Stored items:
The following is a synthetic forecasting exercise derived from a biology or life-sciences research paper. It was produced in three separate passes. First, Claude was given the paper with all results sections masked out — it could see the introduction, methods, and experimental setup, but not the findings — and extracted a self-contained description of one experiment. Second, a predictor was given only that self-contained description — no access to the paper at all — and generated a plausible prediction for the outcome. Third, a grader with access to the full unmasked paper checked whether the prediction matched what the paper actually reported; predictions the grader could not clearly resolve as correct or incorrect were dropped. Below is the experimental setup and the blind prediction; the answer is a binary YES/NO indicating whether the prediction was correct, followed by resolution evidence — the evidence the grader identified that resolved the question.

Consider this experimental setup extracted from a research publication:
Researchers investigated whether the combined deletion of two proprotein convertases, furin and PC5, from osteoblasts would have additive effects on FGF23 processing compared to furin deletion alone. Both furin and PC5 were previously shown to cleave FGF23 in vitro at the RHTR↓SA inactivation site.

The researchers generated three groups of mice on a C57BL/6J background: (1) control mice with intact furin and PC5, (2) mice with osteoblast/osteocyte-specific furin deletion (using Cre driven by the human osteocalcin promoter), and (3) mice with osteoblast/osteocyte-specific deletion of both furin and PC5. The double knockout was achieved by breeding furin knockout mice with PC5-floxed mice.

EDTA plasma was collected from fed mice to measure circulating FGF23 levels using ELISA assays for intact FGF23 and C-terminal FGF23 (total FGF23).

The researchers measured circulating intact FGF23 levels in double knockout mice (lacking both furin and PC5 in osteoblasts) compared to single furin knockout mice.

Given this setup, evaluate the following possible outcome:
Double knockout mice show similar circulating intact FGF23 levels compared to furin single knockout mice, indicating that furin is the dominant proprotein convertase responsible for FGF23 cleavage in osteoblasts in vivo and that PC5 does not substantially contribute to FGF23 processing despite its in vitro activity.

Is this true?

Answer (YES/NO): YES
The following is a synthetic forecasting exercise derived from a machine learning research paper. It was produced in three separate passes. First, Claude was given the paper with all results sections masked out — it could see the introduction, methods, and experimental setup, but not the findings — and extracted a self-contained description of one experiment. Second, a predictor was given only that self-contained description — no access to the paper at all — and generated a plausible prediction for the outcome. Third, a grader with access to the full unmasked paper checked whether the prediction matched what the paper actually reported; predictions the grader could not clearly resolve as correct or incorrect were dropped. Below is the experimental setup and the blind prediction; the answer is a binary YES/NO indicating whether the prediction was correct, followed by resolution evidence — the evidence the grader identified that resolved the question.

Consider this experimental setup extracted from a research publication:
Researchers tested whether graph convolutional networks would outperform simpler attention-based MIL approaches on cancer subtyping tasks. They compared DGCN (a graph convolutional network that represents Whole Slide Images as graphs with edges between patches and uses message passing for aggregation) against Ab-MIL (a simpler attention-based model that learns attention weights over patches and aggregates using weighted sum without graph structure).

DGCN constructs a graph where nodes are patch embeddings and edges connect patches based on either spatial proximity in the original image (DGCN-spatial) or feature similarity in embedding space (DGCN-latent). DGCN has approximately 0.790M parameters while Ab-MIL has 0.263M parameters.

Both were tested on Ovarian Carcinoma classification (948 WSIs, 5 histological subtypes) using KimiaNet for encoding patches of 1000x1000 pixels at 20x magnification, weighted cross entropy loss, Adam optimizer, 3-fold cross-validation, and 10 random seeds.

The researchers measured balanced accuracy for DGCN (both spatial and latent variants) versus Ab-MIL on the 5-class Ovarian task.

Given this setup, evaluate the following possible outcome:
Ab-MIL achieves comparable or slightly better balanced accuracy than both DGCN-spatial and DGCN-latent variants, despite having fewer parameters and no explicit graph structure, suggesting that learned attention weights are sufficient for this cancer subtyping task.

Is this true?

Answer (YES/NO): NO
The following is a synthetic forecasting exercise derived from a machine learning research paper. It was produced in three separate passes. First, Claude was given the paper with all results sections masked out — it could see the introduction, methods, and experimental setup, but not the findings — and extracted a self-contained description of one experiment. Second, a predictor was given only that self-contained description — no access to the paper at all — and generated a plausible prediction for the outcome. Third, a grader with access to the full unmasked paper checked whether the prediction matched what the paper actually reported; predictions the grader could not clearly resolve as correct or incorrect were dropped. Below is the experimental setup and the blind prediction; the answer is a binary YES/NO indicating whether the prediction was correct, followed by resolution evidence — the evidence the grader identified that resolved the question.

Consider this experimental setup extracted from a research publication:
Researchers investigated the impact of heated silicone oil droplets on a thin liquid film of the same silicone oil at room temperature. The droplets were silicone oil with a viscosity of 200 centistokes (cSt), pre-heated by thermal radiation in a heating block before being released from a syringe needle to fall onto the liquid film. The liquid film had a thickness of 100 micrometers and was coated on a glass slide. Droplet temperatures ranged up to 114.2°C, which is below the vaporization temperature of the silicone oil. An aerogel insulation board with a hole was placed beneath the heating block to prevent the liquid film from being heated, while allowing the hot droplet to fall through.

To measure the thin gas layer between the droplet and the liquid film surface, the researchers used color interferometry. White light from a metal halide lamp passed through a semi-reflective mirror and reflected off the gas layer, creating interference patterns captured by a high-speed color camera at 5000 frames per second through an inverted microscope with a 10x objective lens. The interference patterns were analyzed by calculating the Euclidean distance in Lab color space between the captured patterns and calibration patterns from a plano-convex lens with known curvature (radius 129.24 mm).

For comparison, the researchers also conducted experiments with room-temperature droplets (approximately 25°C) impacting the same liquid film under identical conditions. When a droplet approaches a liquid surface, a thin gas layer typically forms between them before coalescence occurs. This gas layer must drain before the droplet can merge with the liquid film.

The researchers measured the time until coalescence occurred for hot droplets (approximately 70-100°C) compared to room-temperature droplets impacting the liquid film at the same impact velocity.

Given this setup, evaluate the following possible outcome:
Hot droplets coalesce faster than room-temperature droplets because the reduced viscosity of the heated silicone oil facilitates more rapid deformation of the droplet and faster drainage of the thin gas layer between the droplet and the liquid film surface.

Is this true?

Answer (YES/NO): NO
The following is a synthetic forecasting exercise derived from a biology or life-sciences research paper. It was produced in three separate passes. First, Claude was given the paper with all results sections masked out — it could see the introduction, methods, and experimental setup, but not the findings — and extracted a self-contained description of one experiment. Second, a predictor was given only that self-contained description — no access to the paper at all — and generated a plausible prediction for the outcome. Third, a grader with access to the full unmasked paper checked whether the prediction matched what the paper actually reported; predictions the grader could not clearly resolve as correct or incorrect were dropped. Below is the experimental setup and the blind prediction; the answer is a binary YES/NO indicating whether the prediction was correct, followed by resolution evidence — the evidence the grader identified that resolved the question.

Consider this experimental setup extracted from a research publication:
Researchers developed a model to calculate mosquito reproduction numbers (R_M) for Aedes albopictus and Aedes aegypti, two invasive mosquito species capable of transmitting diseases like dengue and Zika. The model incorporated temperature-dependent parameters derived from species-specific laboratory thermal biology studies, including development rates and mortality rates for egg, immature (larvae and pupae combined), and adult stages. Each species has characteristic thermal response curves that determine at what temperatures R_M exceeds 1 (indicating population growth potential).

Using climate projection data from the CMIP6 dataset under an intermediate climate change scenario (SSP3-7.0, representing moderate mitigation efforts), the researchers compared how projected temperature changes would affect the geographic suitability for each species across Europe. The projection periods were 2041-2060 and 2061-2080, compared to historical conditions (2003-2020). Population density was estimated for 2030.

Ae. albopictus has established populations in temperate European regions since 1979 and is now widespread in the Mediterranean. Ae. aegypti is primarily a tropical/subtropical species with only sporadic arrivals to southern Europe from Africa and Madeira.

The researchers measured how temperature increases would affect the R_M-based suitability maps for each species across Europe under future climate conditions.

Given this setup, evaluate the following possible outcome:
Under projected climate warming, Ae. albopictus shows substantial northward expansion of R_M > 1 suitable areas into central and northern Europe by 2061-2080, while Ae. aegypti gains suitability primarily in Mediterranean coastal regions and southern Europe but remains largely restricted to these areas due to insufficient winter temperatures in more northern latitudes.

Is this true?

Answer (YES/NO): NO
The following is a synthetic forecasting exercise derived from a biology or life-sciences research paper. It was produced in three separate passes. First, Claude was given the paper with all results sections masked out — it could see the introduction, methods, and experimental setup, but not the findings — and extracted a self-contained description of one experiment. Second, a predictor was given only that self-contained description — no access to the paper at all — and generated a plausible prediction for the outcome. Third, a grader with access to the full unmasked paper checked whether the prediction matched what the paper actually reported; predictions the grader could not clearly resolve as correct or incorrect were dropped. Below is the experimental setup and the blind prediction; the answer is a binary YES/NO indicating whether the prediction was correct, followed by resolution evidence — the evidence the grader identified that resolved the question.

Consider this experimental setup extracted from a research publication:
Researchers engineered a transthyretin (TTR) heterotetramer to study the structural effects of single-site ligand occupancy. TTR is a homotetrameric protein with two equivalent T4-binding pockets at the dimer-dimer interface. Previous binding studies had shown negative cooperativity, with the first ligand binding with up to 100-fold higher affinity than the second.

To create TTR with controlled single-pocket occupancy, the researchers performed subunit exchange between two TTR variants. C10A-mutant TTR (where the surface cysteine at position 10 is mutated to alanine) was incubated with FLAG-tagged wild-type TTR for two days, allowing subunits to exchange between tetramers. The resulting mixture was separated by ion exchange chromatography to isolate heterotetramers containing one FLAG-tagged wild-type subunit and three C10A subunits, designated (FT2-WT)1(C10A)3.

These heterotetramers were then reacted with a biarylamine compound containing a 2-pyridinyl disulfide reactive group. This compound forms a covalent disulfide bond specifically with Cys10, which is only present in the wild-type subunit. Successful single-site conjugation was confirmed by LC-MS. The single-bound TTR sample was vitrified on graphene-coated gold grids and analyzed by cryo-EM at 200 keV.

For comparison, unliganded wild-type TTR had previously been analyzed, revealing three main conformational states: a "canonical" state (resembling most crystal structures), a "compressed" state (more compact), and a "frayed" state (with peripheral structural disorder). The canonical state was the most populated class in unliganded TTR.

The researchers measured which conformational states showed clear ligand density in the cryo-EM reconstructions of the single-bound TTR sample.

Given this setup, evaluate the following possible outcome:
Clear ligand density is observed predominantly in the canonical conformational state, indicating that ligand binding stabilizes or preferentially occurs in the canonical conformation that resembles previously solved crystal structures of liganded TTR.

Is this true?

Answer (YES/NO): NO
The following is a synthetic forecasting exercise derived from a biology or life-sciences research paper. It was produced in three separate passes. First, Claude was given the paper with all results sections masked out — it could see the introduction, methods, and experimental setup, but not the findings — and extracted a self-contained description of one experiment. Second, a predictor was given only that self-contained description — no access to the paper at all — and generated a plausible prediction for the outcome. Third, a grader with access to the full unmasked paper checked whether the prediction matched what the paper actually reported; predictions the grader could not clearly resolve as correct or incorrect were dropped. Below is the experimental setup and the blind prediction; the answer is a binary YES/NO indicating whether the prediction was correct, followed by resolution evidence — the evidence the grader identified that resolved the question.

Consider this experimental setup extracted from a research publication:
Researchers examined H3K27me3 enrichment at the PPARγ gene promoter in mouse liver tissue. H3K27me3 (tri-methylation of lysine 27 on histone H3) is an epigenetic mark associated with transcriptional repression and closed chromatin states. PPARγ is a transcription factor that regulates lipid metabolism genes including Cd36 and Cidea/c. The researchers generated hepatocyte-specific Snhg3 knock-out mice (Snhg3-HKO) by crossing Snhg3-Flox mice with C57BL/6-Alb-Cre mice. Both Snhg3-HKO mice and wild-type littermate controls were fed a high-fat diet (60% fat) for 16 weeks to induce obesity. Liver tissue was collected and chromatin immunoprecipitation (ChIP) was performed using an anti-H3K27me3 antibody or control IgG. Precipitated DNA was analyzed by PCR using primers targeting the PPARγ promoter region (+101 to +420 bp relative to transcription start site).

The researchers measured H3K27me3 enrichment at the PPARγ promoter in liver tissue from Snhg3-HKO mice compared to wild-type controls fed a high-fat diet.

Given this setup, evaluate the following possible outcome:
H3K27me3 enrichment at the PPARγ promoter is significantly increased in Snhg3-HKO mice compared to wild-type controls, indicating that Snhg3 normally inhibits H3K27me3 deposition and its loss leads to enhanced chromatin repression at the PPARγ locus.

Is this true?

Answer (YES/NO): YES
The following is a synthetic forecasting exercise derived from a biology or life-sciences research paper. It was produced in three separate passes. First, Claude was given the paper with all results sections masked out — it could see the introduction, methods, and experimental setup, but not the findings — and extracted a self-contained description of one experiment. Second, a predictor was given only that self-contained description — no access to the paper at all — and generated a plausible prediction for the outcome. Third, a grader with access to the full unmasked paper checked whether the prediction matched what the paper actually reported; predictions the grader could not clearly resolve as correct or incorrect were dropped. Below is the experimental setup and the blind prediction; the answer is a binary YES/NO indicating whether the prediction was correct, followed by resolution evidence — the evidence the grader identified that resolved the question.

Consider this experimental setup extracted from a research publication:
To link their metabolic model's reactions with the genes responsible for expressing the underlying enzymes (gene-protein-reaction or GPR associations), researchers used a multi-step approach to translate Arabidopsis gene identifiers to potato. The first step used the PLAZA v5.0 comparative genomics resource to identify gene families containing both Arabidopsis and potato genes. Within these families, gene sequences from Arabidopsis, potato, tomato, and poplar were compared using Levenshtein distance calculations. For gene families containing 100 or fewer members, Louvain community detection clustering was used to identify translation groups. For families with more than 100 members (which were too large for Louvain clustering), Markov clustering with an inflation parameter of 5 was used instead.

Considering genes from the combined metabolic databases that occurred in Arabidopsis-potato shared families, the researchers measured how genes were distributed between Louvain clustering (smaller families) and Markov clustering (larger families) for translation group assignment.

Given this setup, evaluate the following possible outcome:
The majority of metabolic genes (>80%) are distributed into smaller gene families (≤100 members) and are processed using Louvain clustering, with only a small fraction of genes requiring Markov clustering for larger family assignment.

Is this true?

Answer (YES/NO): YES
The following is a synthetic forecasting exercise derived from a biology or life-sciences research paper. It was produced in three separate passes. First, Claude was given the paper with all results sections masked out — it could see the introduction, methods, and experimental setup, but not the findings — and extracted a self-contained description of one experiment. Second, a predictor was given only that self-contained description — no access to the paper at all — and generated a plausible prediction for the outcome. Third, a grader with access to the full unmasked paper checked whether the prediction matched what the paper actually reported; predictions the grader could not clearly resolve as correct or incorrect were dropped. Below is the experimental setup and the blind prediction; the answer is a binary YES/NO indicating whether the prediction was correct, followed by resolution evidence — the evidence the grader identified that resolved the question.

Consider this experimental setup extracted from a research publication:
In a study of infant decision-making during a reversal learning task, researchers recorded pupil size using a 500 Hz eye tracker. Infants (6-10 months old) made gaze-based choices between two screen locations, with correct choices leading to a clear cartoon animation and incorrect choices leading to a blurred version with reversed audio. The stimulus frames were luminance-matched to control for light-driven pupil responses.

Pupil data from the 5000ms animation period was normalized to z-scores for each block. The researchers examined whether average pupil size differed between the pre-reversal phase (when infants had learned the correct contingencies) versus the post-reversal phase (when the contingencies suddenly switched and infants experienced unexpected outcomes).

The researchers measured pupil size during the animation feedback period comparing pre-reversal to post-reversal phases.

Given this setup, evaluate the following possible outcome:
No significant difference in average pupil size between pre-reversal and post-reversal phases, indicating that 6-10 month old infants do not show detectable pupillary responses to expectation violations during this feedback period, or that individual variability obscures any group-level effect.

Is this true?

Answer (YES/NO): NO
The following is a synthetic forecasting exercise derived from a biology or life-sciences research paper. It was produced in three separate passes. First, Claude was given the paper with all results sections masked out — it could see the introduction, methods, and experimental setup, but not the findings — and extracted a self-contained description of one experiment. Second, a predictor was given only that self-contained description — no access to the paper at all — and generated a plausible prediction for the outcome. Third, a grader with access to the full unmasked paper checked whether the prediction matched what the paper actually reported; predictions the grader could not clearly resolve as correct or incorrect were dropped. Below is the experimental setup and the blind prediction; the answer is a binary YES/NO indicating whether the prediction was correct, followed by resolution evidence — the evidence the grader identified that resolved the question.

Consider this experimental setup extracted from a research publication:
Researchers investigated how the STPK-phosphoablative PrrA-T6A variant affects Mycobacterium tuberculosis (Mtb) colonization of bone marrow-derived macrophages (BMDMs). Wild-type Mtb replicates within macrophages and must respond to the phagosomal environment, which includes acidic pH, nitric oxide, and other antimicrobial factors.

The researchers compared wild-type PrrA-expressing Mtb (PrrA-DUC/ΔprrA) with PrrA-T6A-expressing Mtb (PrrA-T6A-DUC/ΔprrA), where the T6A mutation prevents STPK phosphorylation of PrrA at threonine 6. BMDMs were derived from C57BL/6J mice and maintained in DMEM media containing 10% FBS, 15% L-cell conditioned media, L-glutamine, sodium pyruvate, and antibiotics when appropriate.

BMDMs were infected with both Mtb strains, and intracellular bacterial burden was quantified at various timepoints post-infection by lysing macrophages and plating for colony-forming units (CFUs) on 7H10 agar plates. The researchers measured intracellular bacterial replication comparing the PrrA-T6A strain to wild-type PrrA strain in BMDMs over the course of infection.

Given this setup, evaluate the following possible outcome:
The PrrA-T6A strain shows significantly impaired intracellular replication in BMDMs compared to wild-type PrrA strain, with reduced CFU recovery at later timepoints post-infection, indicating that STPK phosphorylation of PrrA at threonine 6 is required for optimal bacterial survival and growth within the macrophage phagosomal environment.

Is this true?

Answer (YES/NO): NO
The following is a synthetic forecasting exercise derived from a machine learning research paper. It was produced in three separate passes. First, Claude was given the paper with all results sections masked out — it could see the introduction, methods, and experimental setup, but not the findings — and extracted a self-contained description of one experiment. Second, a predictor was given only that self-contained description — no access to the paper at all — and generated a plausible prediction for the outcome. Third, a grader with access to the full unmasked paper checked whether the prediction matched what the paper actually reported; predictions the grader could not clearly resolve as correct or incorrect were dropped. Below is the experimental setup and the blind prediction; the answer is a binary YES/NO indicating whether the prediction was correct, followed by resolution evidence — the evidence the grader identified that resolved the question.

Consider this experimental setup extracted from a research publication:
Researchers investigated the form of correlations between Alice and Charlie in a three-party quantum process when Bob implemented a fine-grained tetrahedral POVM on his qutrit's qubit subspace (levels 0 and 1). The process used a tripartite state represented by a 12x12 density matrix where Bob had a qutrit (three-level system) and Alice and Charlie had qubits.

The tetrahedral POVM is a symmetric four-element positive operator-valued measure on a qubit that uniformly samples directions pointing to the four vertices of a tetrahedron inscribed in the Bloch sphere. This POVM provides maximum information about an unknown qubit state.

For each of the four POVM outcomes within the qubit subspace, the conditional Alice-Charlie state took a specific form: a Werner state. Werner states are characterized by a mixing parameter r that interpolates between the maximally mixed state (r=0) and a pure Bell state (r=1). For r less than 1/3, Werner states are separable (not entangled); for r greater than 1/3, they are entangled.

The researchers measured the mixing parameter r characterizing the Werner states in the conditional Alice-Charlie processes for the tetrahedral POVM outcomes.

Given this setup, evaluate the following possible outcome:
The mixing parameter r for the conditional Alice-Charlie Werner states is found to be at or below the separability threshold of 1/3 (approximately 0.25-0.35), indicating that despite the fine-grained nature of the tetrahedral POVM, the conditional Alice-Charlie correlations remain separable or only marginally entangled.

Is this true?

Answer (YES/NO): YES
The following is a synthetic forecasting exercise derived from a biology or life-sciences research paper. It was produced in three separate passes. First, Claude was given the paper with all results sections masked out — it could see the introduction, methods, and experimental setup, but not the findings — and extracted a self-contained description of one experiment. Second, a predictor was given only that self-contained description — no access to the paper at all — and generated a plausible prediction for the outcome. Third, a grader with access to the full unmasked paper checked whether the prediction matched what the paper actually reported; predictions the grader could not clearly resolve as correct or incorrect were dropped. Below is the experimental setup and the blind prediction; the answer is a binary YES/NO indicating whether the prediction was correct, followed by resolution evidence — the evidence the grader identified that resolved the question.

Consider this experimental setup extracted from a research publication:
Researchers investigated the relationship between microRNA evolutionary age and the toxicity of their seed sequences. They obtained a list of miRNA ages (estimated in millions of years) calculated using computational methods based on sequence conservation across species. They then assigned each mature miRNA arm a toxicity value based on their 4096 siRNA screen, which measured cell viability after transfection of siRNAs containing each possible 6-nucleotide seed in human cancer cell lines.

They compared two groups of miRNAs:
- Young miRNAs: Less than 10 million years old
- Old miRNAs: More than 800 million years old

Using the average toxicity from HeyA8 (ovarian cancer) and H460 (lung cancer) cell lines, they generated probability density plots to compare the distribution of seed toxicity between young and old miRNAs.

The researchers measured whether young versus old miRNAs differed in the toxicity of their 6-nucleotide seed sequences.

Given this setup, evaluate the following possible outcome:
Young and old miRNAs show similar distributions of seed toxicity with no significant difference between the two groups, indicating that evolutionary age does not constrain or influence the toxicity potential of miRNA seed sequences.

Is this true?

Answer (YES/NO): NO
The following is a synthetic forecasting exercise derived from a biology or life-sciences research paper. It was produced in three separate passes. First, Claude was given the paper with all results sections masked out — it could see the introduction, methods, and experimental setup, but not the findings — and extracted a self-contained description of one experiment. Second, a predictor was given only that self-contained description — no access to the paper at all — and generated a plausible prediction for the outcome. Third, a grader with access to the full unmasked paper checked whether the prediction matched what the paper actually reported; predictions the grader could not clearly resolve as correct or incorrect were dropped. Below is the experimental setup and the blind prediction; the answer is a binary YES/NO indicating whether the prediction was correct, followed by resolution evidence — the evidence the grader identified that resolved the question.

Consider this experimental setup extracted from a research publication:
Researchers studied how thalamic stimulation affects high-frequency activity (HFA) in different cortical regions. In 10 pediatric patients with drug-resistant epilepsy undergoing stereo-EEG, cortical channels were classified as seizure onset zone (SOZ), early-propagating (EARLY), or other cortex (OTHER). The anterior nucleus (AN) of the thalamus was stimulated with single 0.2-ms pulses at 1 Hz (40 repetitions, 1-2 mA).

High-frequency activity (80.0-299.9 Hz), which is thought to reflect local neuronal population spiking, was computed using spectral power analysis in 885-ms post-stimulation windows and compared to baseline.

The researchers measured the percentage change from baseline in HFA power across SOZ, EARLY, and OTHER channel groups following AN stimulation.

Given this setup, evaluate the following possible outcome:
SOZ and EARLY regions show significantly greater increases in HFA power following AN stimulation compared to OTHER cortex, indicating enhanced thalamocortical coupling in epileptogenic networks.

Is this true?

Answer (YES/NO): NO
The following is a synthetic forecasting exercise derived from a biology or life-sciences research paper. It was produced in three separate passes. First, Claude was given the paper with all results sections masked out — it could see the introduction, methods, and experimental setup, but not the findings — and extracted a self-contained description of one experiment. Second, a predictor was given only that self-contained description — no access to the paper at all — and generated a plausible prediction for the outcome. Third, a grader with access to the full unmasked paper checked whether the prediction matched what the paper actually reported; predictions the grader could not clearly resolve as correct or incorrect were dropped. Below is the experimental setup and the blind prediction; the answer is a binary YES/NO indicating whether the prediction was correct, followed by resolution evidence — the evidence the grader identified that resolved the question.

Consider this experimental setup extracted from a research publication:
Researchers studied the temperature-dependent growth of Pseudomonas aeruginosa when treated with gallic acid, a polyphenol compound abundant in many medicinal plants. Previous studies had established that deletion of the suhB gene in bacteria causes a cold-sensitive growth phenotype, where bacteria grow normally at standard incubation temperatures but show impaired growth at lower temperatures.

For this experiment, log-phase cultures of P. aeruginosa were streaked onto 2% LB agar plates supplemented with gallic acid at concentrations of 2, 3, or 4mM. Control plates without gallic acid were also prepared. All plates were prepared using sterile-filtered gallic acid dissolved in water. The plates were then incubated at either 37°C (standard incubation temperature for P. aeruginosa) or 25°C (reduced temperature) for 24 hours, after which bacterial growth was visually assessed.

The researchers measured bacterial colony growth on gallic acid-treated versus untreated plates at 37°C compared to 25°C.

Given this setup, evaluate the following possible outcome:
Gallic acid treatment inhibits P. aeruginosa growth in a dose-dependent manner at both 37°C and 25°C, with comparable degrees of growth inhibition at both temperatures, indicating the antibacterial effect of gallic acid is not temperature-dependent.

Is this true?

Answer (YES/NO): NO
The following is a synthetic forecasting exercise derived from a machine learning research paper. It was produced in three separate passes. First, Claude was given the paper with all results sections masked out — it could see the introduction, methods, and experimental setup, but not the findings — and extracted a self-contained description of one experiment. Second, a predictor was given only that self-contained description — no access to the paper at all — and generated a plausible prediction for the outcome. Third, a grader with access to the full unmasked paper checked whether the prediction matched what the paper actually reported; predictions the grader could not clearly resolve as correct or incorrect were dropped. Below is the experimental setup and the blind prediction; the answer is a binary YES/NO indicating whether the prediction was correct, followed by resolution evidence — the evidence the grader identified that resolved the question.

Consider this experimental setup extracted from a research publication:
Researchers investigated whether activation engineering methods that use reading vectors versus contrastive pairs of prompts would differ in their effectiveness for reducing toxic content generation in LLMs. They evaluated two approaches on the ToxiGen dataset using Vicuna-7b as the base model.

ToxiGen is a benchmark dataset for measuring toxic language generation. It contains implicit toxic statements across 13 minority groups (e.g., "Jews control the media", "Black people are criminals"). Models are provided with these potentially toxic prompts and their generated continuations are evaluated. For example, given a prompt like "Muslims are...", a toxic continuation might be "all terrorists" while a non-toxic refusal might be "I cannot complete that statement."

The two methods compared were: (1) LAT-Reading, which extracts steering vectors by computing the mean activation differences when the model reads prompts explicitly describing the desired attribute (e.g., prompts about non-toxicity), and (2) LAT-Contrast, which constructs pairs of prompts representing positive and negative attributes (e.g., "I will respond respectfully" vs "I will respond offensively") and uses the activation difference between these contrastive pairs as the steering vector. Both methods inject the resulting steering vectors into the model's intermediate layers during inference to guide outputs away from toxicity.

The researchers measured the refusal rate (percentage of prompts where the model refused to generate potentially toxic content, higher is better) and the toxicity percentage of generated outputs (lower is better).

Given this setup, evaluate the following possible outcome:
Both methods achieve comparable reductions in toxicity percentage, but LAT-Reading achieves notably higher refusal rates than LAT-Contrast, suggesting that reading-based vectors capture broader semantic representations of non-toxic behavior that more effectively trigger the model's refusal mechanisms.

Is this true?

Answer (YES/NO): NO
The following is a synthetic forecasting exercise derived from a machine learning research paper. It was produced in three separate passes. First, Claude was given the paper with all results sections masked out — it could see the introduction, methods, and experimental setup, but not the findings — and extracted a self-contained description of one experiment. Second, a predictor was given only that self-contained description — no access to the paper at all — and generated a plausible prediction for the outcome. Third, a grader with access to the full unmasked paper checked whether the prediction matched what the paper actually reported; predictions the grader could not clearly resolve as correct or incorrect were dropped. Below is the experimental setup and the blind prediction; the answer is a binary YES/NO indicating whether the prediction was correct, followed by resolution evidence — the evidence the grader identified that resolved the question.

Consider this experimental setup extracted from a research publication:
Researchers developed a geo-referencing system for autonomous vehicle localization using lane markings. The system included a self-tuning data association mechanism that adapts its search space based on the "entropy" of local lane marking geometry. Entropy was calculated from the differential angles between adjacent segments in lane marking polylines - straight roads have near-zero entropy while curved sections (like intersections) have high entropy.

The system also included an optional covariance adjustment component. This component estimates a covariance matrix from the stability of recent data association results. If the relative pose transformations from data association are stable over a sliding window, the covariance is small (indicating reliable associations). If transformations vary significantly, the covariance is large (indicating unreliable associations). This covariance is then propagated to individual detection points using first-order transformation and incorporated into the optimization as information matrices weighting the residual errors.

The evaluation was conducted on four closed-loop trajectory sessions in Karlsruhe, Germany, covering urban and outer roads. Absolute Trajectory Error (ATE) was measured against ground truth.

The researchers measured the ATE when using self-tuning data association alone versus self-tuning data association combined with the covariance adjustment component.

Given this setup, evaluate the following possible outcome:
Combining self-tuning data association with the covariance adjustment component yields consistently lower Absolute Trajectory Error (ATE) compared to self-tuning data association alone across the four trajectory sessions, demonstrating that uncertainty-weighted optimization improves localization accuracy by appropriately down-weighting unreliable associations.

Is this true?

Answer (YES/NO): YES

→ Task prompt: Reproduce every line in the records above that contains the word "separable".

→ Solution for this problem:
For each of the four POVM outcomes within the qubit subspace, the conditional Alice-Charlie state took a specific form: a Werner state. Werner states are characterized by a mixing parameter r that interpolates between the maximally mixed state (r=0) and a pure Bell state (r=1). For r less than 1/3, Werner states are separable (not entangled); for r greater than 1/3, they are entangled.
The mixing parameter r for the conditional Alice-Charlie Werner states is found to be at or below the separability threshold of 1/3 (approximately 0.25-0.35), indicating that despite the fine-grained nature of the tetrahedral POVM, the conditional Alice-Charlie correlations remain separable or only marginally entangled.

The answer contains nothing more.